Health claims, nutrient-content claims, structure/function claims—manufacturers use them to help give their products an edge on grocery-store shelves, but are consumers getting the message? Not entirely, according to preliminary findings from FDA’s Experimental Study of Health Claims on Food Packages.

“Not all claims were interpreted the same way, so not all claims lead to the same consumer perception,” says Jordan Lin, Ph.D., consumer science specialist, FDA. “Consumers get different messages about the same product, depending on whether there is a food-specific health claim, substance- specific health claim, nutrient- content claim, structure/ function claim or dietary guidance statement. What we found was a lot of the variation depends on what they already know about the nutrient and the diet-disease relationship.”

The study did reveal, however, that respondents would be more likely to purchase a product with a health claim than without, and are even more likely to buy an item with a substance-specific health claim—for example, “Potassiumrich foods, such as orange juice, may reduce the risk of high blood pressure”—over the same product with other health claims or messages.

“The goal of the study was to understand what consumers take away from claims or health messages,” Lin says.

Synovate, Inc., Chicago, the study’s data collector, drew a sample of 9,000 adult members from its Global Opinion Panels database that matched the distribution of U.S. heads of households in gender, education, age, and ethnicity and/or race. Specifically, the majority of respondents were white, female and over the age of 55. In Phase 1 of the study, 1,593 people responded to questions about their awareness of foods, nutrients and the possible health benefits of foods. Of these Phase 1 respondents, 1,077 participated in Phase 2, which gauged perceptions of various label examples for yogurt, orange juice and pasta.

Among these foods, orange juice (58%) was perceived as the most healthful, followed by yogurt (44%) and pasta (11%). Of nutrients or food components respondents had heard of, calcium (100%), potassium (99%) and trans fat or trans fatty acids (95%) scored highest. Eight percent recognized the fictitious nutrient “lysoton.”

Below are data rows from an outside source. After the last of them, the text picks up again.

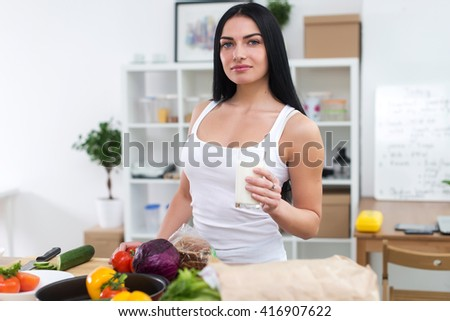 Attractive girl holding glass of milk, having healthy snack while preparing vegetable dish. Beautiful fit female cooking home. - stock photo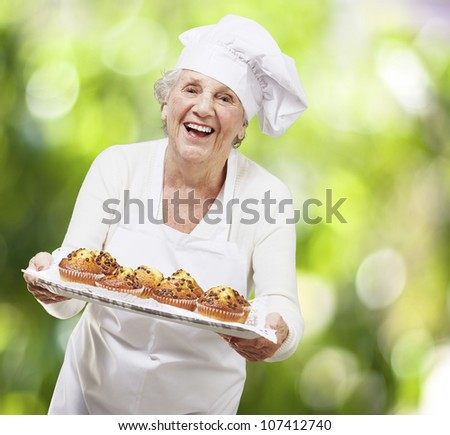 senior woman cook holding a tray with muffins against a nature background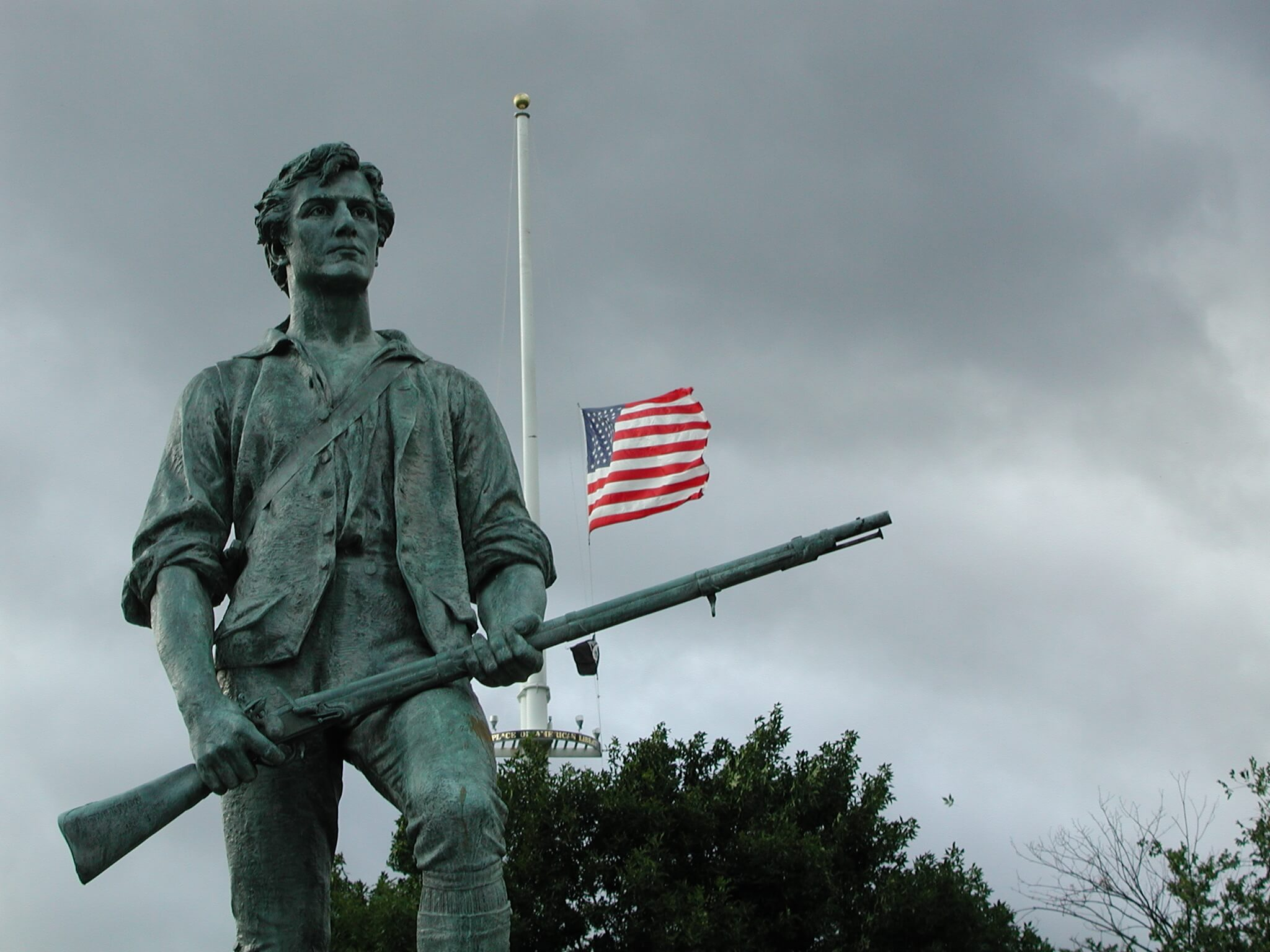 Minuteman sculpture by Henry Hudson Kitson stands in Minute Man National Historical Park in Massachusetts.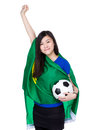 Asia excited woman drape with brazil flag for world cup and football Stock Photos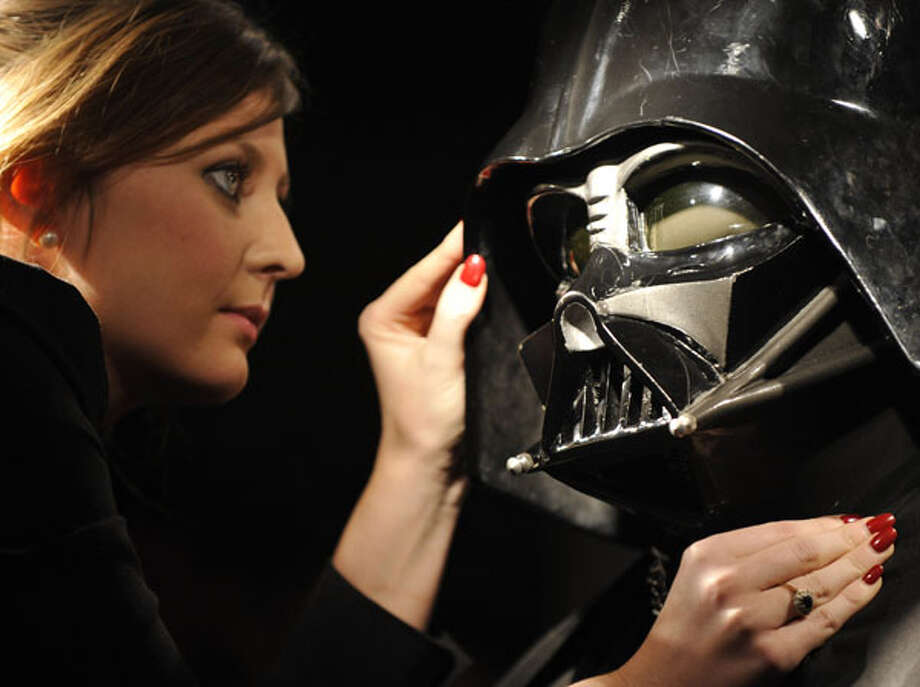 "Christie's employee Caitlin Graham poses with a Darth Vader costume in London. The helmet, mask, shoulder armor and shin guards of the costume were produced for the second Star Wars movie, ""The Empire Strikes Back,"" released in 1980. On Nov. 25, the costume will be offered at Christie's South Kensington and is expected to realise 160,000 GBP to 230,000 GBP. AP Photo/Lennart Preiss / AP"
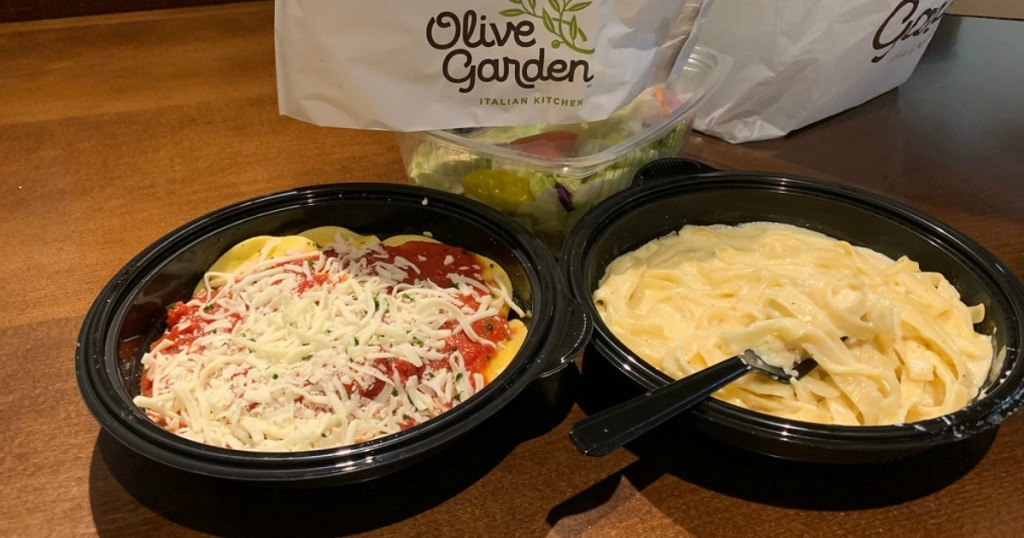 two olive garden buy one get one pasta meals on a table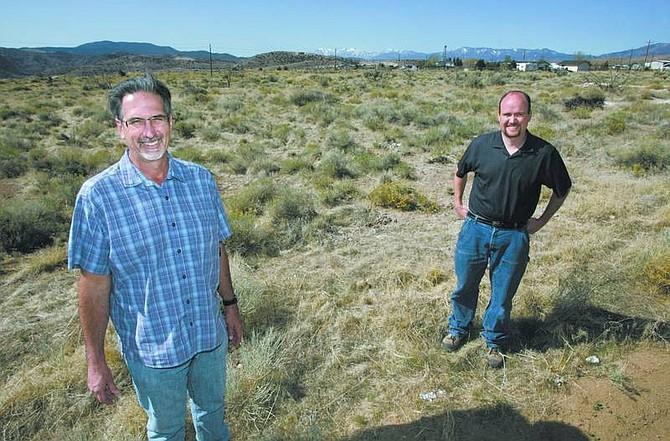 Cathleen Allison/Nevada Appeal Bill Miles, of Miles Construction, left, and CPA Phil Cowee stand in an area in Mound House where their proposed development will be.
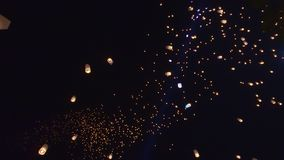 Floating thousands lanterns in Thailand sky looks like milky way star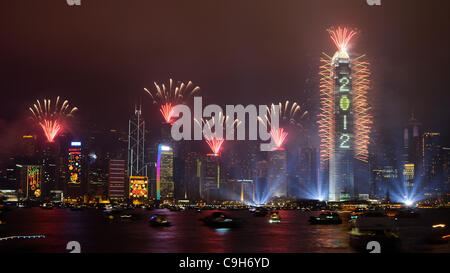 01 January 2012, Hong Kong --- Fireworks explode over Victoria harbour and the city skyline to celebrate New Year's - Stock Photo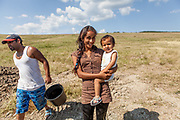Jana, 23 year old wife of Emil (20) and mother of a son and a daughter. On the left side Michal during the construction of the well. The young families corporate with the foundation ETP Slovakia which has a project in Rankovce setting up micro-loan funds for the local Roma community. Loans from this fund enabled families to build their own low-cost brick homes, on land they own.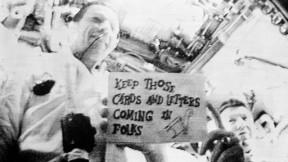 In the first  live television transmission from space, astronauts  Don Eisele and Walter Schirra Jr. deliver a message to viewers. (NASA)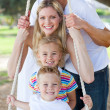 Jolly family swinging — Stock Photo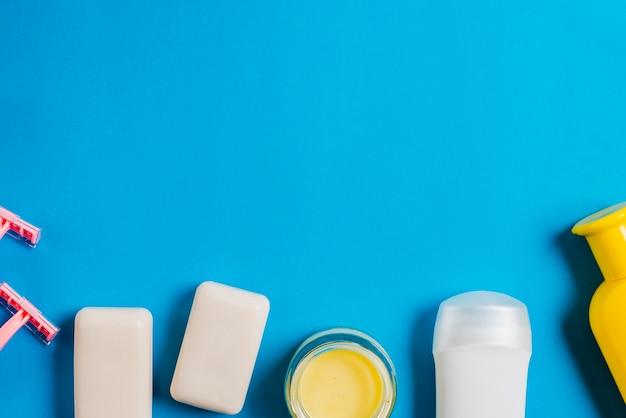 Le rasoir; savon; hydratant et bouteilles de shampoing sur fond bleu Photo gratuit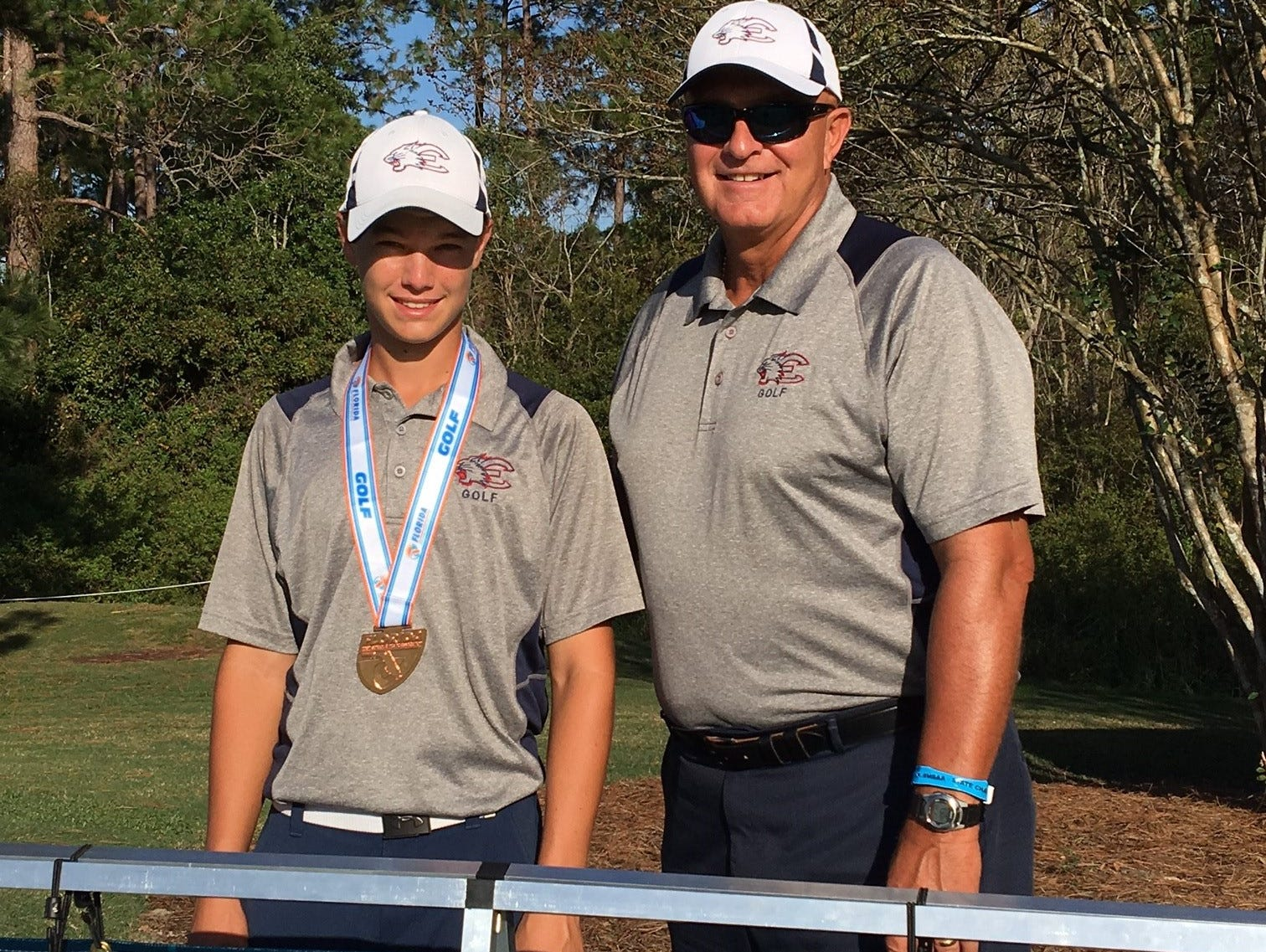 Estero's Luke Farmer and Wildcat head coach Bruce Buchla after Farmer tied for third overall at the 2A FHSAA Boys' Golf Championships at Mission Inn Resort in Howey-in-the-Hills, FL.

These findings likely won’t affect any of the current dozen or so FDA-approved health claims, according to Lin, but will be taken into consideration for future policy initiatives.

“The findings are not earthshaking at all,” Lin says. “They somewhat confirm what other research has already shown us. It’s just that this is one of the few publicly known studies that compares claims in a quantitative and systematic way.

“We’re gong to try to write a more complete report in a year or so,” Lin continues. “And there will be more studies as part of our effort to increase our understanding about what consumers know and understand about food labels.”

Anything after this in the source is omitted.